Task requirements
Could you copy every one of the items below verbatim, in the order given?

Data shown
____________

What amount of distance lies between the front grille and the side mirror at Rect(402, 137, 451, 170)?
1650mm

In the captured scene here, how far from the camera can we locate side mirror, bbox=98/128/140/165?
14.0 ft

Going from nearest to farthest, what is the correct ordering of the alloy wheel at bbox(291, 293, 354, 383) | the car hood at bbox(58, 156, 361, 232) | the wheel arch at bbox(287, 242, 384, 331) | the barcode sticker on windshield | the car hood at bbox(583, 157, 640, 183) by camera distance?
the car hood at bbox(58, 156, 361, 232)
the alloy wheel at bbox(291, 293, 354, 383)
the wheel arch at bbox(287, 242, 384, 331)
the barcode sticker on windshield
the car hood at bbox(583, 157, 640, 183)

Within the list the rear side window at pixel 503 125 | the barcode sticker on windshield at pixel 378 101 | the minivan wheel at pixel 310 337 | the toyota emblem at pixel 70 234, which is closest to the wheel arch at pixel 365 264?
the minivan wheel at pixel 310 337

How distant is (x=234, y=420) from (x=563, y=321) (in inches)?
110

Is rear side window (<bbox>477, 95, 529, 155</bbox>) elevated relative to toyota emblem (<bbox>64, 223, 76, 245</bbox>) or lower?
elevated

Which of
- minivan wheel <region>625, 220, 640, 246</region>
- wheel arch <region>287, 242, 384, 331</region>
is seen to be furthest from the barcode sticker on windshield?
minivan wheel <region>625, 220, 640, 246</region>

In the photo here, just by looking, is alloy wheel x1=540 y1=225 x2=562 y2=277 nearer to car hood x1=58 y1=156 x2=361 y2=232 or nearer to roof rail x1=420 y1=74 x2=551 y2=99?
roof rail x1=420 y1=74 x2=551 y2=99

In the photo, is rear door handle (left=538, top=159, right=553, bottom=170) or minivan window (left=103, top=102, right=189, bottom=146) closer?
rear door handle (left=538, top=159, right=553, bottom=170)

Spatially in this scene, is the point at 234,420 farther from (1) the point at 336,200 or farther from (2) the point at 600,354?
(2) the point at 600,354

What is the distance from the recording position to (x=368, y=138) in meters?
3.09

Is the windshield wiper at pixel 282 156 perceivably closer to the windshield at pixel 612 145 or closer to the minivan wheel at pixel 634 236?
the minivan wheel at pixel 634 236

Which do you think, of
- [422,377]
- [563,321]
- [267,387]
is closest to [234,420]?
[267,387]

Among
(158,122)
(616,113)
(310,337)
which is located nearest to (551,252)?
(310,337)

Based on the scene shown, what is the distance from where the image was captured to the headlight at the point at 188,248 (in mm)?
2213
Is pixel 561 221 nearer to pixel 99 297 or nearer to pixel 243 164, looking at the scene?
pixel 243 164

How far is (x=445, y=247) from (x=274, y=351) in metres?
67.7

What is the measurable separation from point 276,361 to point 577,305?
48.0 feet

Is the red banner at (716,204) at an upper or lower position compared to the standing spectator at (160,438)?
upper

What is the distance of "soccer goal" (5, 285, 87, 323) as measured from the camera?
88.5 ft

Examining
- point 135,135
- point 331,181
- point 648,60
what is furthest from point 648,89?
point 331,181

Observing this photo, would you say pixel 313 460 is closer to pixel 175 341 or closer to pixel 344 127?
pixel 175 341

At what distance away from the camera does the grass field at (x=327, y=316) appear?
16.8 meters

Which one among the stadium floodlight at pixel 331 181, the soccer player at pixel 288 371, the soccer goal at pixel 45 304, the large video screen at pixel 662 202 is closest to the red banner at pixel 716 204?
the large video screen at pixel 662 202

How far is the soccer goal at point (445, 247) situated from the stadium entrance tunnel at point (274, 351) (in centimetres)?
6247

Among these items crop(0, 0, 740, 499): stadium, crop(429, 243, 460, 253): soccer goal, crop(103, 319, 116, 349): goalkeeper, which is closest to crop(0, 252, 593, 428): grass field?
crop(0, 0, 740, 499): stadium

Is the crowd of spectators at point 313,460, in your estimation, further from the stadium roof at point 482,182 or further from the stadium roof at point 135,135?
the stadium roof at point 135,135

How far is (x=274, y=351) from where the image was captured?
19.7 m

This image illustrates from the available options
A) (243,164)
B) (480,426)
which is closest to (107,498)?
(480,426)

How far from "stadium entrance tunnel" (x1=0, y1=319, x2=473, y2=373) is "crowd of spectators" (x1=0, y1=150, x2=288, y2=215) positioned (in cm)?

____________

Task answer
What amount of distance lies between the front grille and the side mirror at Rect(402, 137, 451, 170)?
1650mm

In the captured scene here, how far from the camera can we locate side mirror, bbox=98/128/140/165?
14.0 ft

Going from nearest to farthest, what is the correct ordering of the alloy wheel at bbox(291, 293, 354, 383) | the car hood at bbox(58, 156, 361, 232) | the wheel arch at bbox(287, 242, 384, 331) | the barcode sticker on windshield | the car hood at bbox(583, 157, 640, 183) by camera distance?
the car hood at bbox(58, 156, 361, 232)
the alloy wheel at bbox(291, 293, 354, 383)
the wheel arch at bbox(287, 242, 384, 331)
the barcode sticker on windshield
the car hood at bbox(583, 157, 640, 183)

Within the list the rear side window at pixel 503 125 | the barcode sticker on windshield at pixel 378 101 | the minivan wheel at pixel 310 337 | the toyota emblem at pixel 70 234, which is closest to the wheel arch at pixel 365 264?
the minivan wheel at pixel 310 337

How distant is (x=234, y=420) from (x=563, y=321) (in inches)?
110

Is rear side window (<bbox>477, 95, 529, 155</bbox>) elevated relative to toyota emblem (<bbox>64, 223, 76, 245</bbox>) or lower?
elevated

Which of
- minivan wheel <region>625, 220, 640, 246</region>
- wheel arch <region>287, 242, 384, 331</region>
is seen to be furthest from the barcode sticker on windshield?
minivan wheel <region>625, 220, 640, 246</region>

In the photo here, just by looking, is alloy wheel x1=540 y1=225 x2=562 y2=277 nearer to car hood x1=58 y1=156 x2=361 y2=232 or nearer to roof rail x1=420 y1=74 x2=551 y2=99?
roof rail x1=420 y1=74 x2=551 y2=99

In the photo, is rear door handle (left=538, top=159, right=553, bottom=170) or minivan window (left=103, top=102, right=189, bottom=146) closer?
rear door handle (left=538, top=159, right=553, bottom=170)

Spatially in this scene, is the point at 234,420 farther from (1) the point at 336,200 or farther from (2) the point at 600,354?
(2) the point at 600,354

What is the distance from the recording position to (x=368, y=138) in meters?
3.09

Is the windshield wiper at pixel 282 156 perceivably closer to the windshield at pixel 612 145 or closer to the minivan wheel at pixel 634 236?
the minivan wheel at pixel 634 236

Which do you think, of
- [422,377]
- [563,321]
- [267,387]
is closest to [234,420]?
[267,387]

Among
(158,122)
(616,113)
(310,337)
which is located nearest to (551,252)?
(310,337)

Based on the scene shown, what is the distance from where the image was captured to the headlight at the point at 188,248 (in mm)?
2213
Is pixel 561 221 nearer to pixel 99 297 or nearer to pixel 243 164, looking at the scene?
pixel 243 164

How far is (x=445, y=247) from (x=274, y=351) in metres?
67.7

What is the measurable separation from point 276,361 to point 577,305?
48.0 feet

Is the red banner at (716,204) at an upper or lower position compared to the standing spectator at (160,438)?
upper

What is the distance of "soccer goal" (5, 285, 87, 323) as measured from the camera?
88.5 ft

Examining
- point 135,135
- point 331,181
- point 648,60
what is furthest from point 648,89?
point 331,181

Observing this photo, would you say pixel 313 460 is closer to pixel 175 341 or closer to pixel 344 127?
pixel 175 341

At what distance away from the camera does the grass field at (x=327, y=316) appear?
16.8 meters

Which one among the stadium floodlight at pixel 331 181, the soccer player at pixel 288 371, the soccer goal at pixel 45 304, the large video screen at pixel 662 202 is closest to the red banner at pixel 716 204?
the large video screen at pixel 662 202

How far is the soccer goal at point (445, 247) situated from the stadium entrance tunnel at point (274, 351) (in centimetres)?
6247

Among these items crop(0, 0, 740, 499): stadium, crop(429, 243, 460, 253): soccer goal, crop(103, 319, 116, 349): goalkeeper, which is closest to crop(0, 252, 593, 428): grass field?
crop(0, 0, 740, 499): stadium

Is the crowd of spectators at point 313,460, in your estimation, further from the stadium roof at point 482,182 or further from the stadium roof at point 135,135?
the stadium roof at point 135,135

How far is (x=274, y=351) from where the image was captured?
19.7 m

This image illustrates from the available options
A) (243,164)
B) (480,426)
which is closest to (107,498)?
(480,426)

How far from "stadium entrance tunnel" (x1=0, y1=319, x2=473, y2=373) is "crowd of spectators" (x1=0, y1=150, x2=288, y2=215) positioned (in cm)?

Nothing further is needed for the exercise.